But then he is no longer a "customer" for the original item.
If I don't buy any of Kodak's products, I'm not a Kodak customer.
Absolutely....in my Dad's time the equivalent products would have been made here in the UK, or possibly imported from Europe. The question of why this change has happened could fill dozens of books and journals....
They would be extremely short books though: the production of all of those items moved to China, because manufacturing them there is/was dirt cheap.
End of chapter. And of book.
Of course not, no. But a customer still.
Indeed. But what of it?
The thing is that there were too few Kodachrome buyers among Kodak's customers.
"For boutique production, a micro brewery of film so to speak"
For boutique production I don't think you need two lines. After all, there's not enough demand to support two lines. Microbreweries don't have two kettles.
Would it be expensive? You bet your sweet bippie. But wasn't there a comment that a roll in 1960 was equivalent to $74 in 2010 dollars? So if you can stay at about $65/roll you're still ahead of that.
One coating line for 18 in strips will let one slit 12 35mm strips or 7 120 strips with adequate edge guard bands.
I really doubt 8 folks working full time could have a master roll in one year. That seems a little aggressive. Perhaps two years.
With people complaining that film is going to $10/roll, this seems unsustainable.
BTW, I once attended a talk by the head of the Kodak camera plant and he said that Kodak could (at that time - in the 80s) make lenses and cameras better than anyone in the world, but no one except the government could afford them. His evidence were the special cameras used for space work at the time (not the Hasselblads used for "snapshots") such as space reconnaissance.
PE
Not quite....but I'll accept "The thing is that there were too few Kodachrome buyers among film consumers".

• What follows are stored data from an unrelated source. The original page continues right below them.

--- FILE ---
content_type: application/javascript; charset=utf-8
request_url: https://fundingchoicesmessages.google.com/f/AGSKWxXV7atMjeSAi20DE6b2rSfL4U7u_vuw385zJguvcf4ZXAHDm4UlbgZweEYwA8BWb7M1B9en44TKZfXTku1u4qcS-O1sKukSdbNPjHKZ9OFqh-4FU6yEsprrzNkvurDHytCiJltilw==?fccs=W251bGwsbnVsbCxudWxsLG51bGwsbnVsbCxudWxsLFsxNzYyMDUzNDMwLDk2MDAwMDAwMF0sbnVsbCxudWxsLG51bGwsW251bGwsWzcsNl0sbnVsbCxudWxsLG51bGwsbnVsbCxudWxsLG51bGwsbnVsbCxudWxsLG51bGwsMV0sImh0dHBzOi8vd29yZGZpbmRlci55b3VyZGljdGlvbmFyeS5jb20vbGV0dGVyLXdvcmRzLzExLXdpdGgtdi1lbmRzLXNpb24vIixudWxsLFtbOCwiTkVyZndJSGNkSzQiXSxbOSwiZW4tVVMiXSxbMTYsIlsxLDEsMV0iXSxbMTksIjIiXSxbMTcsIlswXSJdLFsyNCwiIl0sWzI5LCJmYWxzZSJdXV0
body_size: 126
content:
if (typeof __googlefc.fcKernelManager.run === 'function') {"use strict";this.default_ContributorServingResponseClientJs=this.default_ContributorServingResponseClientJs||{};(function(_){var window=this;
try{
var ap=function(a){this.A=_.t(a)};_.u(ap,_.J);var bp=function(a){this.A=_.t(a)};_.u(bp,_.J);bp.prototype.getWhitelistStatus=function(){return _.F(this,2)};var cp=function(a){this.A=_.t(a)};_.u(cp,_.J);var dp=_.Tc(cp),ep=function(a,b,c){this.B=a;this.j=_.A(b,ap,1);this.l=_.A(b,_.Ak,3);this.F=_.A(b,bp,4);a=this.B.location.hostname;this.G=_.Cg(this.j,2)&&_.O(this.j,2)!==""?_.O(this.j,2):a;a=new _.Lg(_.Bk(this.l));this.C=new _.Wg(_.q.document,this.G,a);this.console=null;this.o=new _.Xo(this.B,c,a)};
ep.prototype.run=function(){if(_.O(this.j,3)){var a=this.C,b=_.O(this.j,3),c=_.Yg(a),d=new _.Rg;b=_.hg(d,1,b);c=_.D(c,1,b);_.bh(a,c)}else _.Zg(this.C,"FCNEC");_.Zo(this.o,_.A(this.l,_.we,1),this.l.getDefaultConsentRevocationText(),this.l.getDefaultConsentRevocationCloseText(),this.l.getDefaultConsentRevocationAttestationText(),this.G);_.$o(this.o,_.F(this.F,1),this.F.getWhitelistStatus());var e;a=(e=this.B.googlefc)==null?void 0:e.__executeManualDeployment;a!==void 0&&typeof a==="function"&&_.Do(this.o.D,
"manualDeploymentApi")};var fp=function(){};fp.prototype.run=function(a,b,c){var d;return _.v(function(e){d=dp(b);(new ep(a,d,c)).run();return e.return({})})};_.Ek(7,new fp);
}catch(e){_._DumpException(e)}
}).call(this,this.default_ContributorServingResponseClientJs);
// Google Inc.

I'll also grant that E6 initially gave many advantages, quick processing in local labs or by the user, and a variety of speeds (though the faster Ektachromes have vanished) and choices of contrast and color rendering (e.g. Velvia, etc.).
At the risk of being boring, though, it's still back to marketing, even Fuji stole a lot of Kodak's slide market when they first came into the arena, with, arguably, inferior products (or, maybe, "less good", for the time) riding on a lot of Kodak's original R & D plus some savvy marketing.
You cannot tie up the production machine to make test coatings!
And, microbreweries do not make full size batches of experiments.
The price of the film I referred to was $10 / roll, processing included in South East Asia. I made it clear that US prices were substantially lower.
Kodachrome 25 died because it could not be produced on the new machine without excessive waste and the market would not support the R&D to fix the problem, so it would have had to be sold at a loss due to the waste. TerryM mentioned this earlier.
PE
But K64 could. So the market was favouring the 64 type?
Nah...
And as good as, and even better 'quality'.
Why! we have to wait and see if any film will survive the almost complete transition to the Digido! Doesn't look good.
Without defining the purpose, there isn't an answer.
Definitions are for people who don't know anything.
Considering the company we're in, the definition is superfluous, the meaning to be considered known and understood.
Not doubting what you say.
Are the Chinese suppliers responsive to feedback, and is the quality improving with time?
Not making any point, just interested, having regard to the similar position when Japan started exporting goods in any quantity in the 50's and 60's. At first "Made in Japan" largely denoted cheap inferior products ("Japc**p") , but manufacturers listened to feedback and gradually the scene changed completely.
IMVHO, this might not happen as quickly with China...could be that the Japanese manufacturers back then had a longer-term ambition and goal to "be the best", whereas the present outlook in the newer far-East countries may be more orientated to maximising short-term returns and profits.
China probably produces the same percentage of bad products as every other country.
Are the Chinese suppliers responsive to feedback, and is the quality improving with time?
Not making any point, just interested, having regard to the similar position when Japan started exporting goods in any quantity in the 50's and 60's. At first "Made in Japan" largely denoted cheap inferior products ("Japc**p") , but manufacturers listened to feedback and gradually the scene changed completely.
IMVHO, this might not happen as quickly with China...could be that the Japanese manufacturers back then had a longer-term ambition and goal to "be the best", whereas the present outlook in the newer far-East countries may be more orientated to maximising short-term returns and profits.
And if you were taking the Kodak tour around lunchtime about a dozen Photo Engineers walked through the lobby and past the visitors and not one person in the crowds ever asked any of us a question.